Early European settlers in North America ignored weather patterns with disastrous results. Lesson: government must address global warming

The Spring 2018 issue of Jewish Currents had my latest “Left is right” article that uses the latest research to show that the left position on environmental issues is the correct one: that the government has a role in addressing climate change and that the best way to do so is with regulation and not market solutions.

There are no current plans to post the article on the Jewish Currents website so I thought I would give you a taste of it in hopes that you will buy the issue to read the whole piece, and maybe even start a subscription. Jewish Currents is a leading left-wing journal of politics and the arts.

Here’s the excerpt:

Another recent book about how weather affects human history, historian Sam White’s (Ohio State) A Cold Welcome: The Little Ice Age and Europe’s Encounter with North America, reminds us that the 21st century is not the first time that Europeans in North America have ignored the climate or tried to impose their will on it, thereby creating human disasters. In the 16th century, several European nations founded a number of settlements in North America, yet any attempt to colonize north of Florida ended disastrously with crop failures, deaths from freezing, famine, cannibalism, and retreat. White documents how European arrogance in reaction to the Little Ice Age, which peaked in the 1500s, contributed to their many failed settlement attempts.

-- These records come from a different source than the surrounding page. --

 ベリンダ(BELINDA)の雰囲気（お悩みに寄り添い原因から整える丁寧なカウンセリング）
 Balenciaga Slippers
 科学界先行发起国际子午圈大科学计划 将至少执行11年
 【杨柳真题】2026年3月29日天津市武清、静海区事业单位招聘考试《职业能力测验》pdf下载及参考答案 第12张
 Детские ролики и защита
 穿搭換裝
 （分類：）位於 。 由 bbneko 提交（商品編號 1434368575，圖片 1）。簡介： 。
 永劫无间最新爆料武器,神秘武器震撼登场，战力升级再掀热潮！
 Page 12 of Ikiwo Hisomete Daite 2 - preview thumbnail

Following the Greeks and Romans, the European science of that time postulated that all geographic regions at every latitude would have the same weather. The weather in New York would be the same as in Madrid, in Quebec as in Paris, in the north of Canada as in London. In every case, of course, the weather was and is much colder and subject to more extremes in the North American locale than in the European city at the same latitude. Despite the evidence before their eyes, however, European settlers and adventurers assumed and prepared for the milder European clime. Promoters of North American settlements who had experienced the harsh North American winters of the Little Ice Age first hand nevertheless painted a rosy picture of mild climes and long growing seasons for the folks back home. Royal governments, which commissioned and financed the settlements, tended to believe this nonsense.

Europeans also ignorantly assumed that the same crops and domesticated animals they cultivated in Europe would transfer readily to the New World, and that they could grow the crops at the same time of year. Thus attempts by the Spanish to grow winter wheat and barley and raise goats and sheep in Florida ended in complete failure. Bad harvest after bad harvest led to cannibalism during the “starving time” that the English colony at Jamestown endured later in the century. Like the Spanish, the English ignored the empirical truth of the weather they encountered — and the recommendations of Native Americans — instead arrogantly persisting in ideas disproved time and again.

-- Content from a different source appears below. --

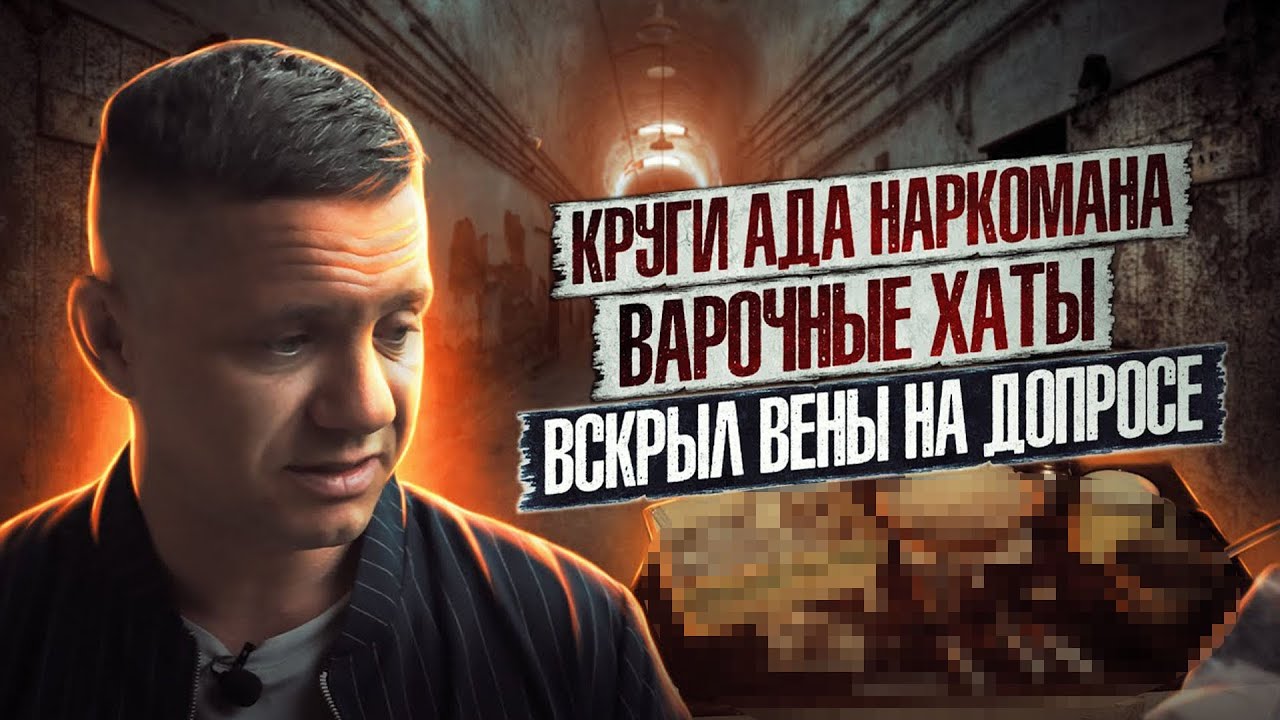 ВСКРЫЛ ВЕНЫ НА ДОПРОСЕ | Меня хотели опустить | Варочные хаты | Наркотики убивают жизни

Europeans finally learned the way humans have always learned: through observation of empirical phenomena and the accumulation of evidence. With an assist from the warming climate, Europeans applied the knowledge gained from observation and learned how to survive and thrive in North America, building permanent encampments from the beginning of the 17th century onward.

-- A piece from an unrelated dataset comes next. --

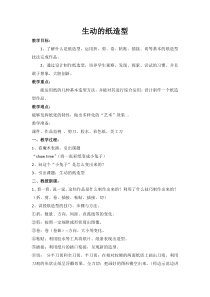 美术【岭南版】五年级下册《13. 生动的纸造型》教学设计4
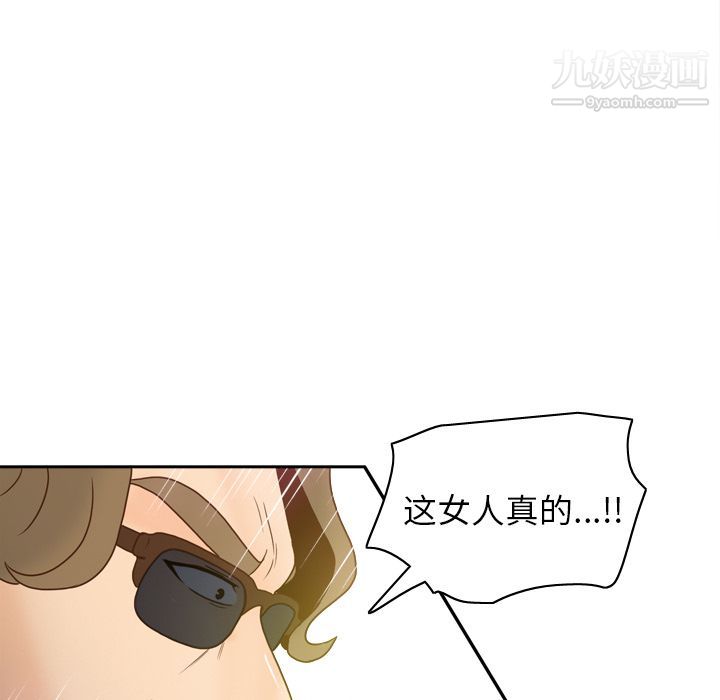 分身第43话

We are just at the beginning of studying how groups of humans have responded to climate change through recorded history. The examples of the Roman Empire and the European early experience in North America came during the only periods of sudden weather change in the 2100 years before the 20th century, and suggest that organized intervention under the aegis of government has often helped human populations adjust to the effects of climate change, while ignoring climate change leads to disaster. Other examples — the actions of the Egyptian government to combat the famine described in Genesis, the British and French governments’ differing responses to the Black Plague, and the lack of response of the Ming dynasty to the famine of the 1660s — all strengthen the premise that government intervention works a lot better than doing nothing. Keep in mind that until about 1800, human activity was not a major factor in causing temperatures to turn warmer or colder, and that it took another century to develop the tools to measure its impact.